Com base nesses conhecimentos elementares do Direito Tributário e nos nossos exemplos, imagine agora que tivéssemos um Governo que desejasse ver sua população totalmente desarmada, incapaz de resistir a qualquer atentado contra a vida, propriedade, liberdade, segurança ou igualdade.O que é que ele faria? Se você pensou “aumentaria os tributos”, acertou.
Coincidentemente, a tributação de armas e munições no Brasil tem as alíquotas no teto de todos os tributos aplicáveis a sua produção e comercialização. Fazendo uma análise bastante otimista, apenas um terço do valor que é pago em uma arma no Brasil corresponde a arma de fato. Outros dois terços são tributação confiscatória, que objetiva claramente desencorajar o brasileiro a se proteger.
Não para por aí. As pequenas indústrias de armas e munições, por exemplo, são automaticamente excluídas da tributação pelo SIMPLES nacional. Um sistema simplificado e menos oneroso desenvolvido para fomentar as novas indústrias e as pessoas jurídicas de menor faturamento.
A bola de neve aumenta quando observamos as contribuições á seguridade social, as taxas de fiscalização e as exigências descabidas e intermináveis feitas ao setor. O próprio Imposto de Renda de PJ, que não é exclusividade das empresas de armas e não incide sobre a venda ou produção, mas sim sobre o lucro, assim como a Contribuição Social Sobre o Lucro Líquido, são enormes e não foram acrescentados ao custo das armas, mas certamente são levados em consideração na precificação das mercadorias ou produtos.
O Estado não quer que você tenha arma. E vai colocar a mão no seu bolso para garantir isso.
Tributação prejudica também militares, policiais, magistrados e auditores-fiscais
Quando as compras de armas e munições são feitas por uma pessoa jurídica de direito público(grosso modo, pela União, pelos Estados ou pelos Municípios), existe uma isenção de tributos chamada imunidade reciproca. Significa dizer que uns não cobram impostos dos outros, deixando tudo baratinho, mas apenas para eles próprios.
Assim, em uma licitação, aquela nossa PT840 do exemplo acima seria vendida no máximo aos 395 dólares a unidade (provavelmente muito menos, pelo ganho de escala).
Mas e quando a compra é feita por uma pessoa física, por um policial, por um oficial das forças armadas ou por qualquer dos chamados “amigos do rei”, previstos nos incisos do Art. 6º do Estatuto do Desarmamento?
Aí não tem moleza. Vale o preço integral.

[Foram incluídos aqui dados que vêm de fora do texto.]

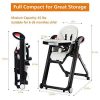 Heao Reclining High Chair for Babies & Toddlers with Multiple-Adjustable Backrest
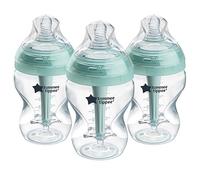 Tommee Tippee C2N Closer to Nature Anti-Colic baby bottle anti-colic 0m+ 3x260 ml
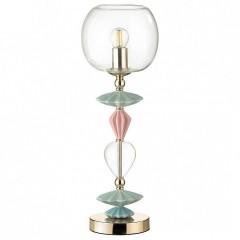 Интерьерная настольная лампа с выключателем Bizet 4855/1T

Imagine um Soldado da Policia Militar, recém investido no cargo e recebendo o piso da categoria. Se ele desejar adquirir uma arma particular, deverá desembolsar o equivalente a mais de um mês inteiro de trabalho, dependendo da Unidade da Federação.
Em um país com a renda per capita mensal de pouco mais de 900 dólares, uma arma que poderia custar 395 dólares é vendida a 1.162 dólares.
Externalidades negativas
Além de impedir o exercício da profissão dos policiais e militares, a tributação desmedida obviamente incentiva o mercado negro.
Em nenhum dos 10 países com os quais o Brasil faz fronteira as armas custam tão caro. Parece razoável supor que aqueles que tenham a intenção de se defender considerem a hipótese de comprar suas armas do outro lado da fronteira. Imagine então aqueles que querem usar as armas para praticar crimes. Vão pagar “barato”.